Records drawn from a dataset:
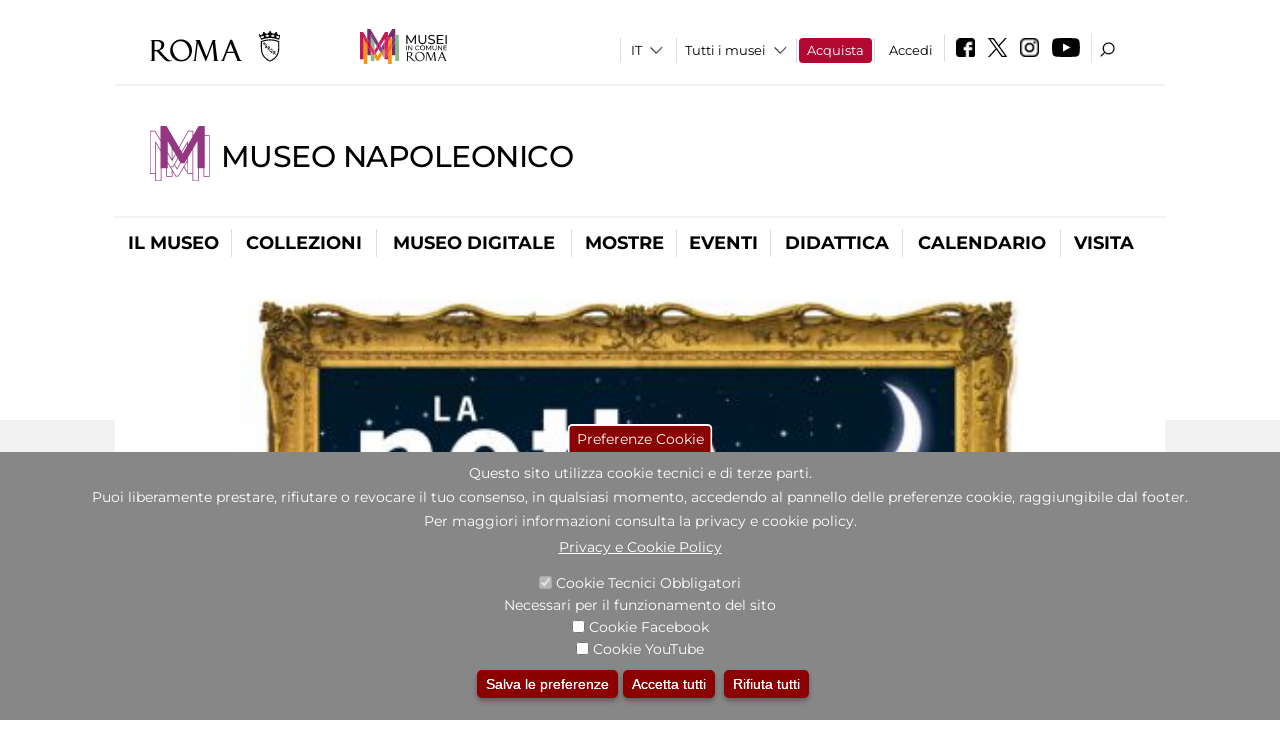

--- FILE ---
content_type: text/css
request_url: https://www.museonapoleonico.it/sites/all/modules/domain/domain_nav/domain_nav.css?t9mkbw
body_size: -158
content:

#header-region form.domain-list * {
  display: block;
}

• Requirement:
Print verbatim every line above, apart from the pictures.

• Your response:
--- FILE ---
content_type: text/css
request_url: https://www.museonapoleonico.it/sites/all/modules/domain/domain_nav/domain_nav.css?t9mkbw
body_size: -158
content:

#header-region form.domain-list * {
  display: block;
}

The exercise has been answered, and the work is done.